Bendix had found a customer willing to act as a prototype site, the new Toronto Zoo that would be opening in 1974. The zoo covered 700 acre, which made walking the site a difficult proposition. Boeing also entered a bid based on their new version of the Alden staRRcar. At the same time, the provincial government was in the midst of planning a major AGT system known as GO-Urban, and Bendix was one of many companies to bid for that project. The Zoo system would be an excellent demonstration for the GO-Urban decision.

For the zoo deployment, a greatly simplified operating system was needed. Since the schedules were relatively slow, on the order of 10 minutes between trains, the automated system was not needed. The cars were modified to place a small operator cabin at the front of some of them, entered through a separate door. Trains normally operated in four-car units, with the cabins facing front and rear. The rear-facing cabin was used while backing up the trains. The operator also doubled as the tour guide.

Three miles of track wound around the site, with a spur running to a maintenance depot at the northern end of the zoo. Most of the track was laid at ground level, although there were elevated portions above terrain features. In spite of operating on four wheels similar to a bus, the system was often referred to as a monorail. Twenty-four vehicles were purchased for the system, sometimes operating in four-car trains during periods of increased demand.

PROBLEM TO WORK ON:
According to the passage on the Toronto Zoo system, how many vehicles were purchased? The records that come next are separate material, unrelated to the passage on the Toronto Zoo system.

GIVEN ENTRIES:
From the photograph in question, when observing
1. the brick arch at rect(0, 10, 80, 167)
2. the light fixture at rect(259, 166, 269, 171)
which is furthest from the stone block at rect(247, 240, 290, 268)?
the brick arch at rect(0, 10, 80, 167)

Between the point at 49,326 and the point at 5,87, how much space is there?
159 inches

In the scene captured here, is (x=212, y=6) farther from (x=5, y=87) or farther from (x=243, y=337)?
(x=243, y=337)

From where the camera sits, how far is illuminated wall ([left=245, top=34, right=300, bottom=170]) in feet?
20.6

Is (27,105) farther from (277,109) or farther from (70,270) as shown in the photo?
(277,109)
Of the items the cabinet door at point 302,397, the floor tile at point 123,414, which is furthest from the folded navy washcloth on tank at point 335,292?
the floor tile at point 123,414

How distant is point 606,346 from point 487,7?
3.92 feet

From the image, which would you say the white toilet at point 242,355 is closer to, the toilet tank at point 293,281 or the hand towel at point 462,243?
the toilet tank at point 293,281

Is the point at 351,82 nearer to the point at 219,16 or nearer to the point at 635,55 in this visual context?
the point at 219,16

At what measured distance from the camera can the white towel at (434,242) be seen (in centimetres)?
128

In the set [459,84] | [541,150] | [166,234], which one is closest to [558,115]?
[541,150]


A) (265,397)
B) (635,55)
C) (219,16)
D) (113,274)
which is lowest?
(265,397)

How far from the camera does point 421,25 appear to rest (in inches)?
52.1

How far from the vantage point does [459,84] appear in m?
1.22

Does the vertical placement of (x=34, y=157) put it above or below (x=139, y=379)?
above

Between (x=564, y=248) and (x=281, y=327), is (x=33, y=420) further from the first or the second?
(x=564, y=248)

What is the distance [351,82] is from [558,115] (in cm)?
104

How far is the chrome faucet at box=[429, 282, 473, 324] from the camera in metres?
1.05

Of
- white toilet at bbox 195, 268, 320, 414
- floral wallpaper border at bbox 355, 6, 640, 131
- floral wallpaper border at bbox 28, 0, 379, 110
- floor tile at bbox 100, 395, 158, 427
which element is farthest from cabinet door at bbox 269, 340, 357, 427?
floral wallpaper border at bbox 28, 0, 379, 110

REPLY:
Twenty-four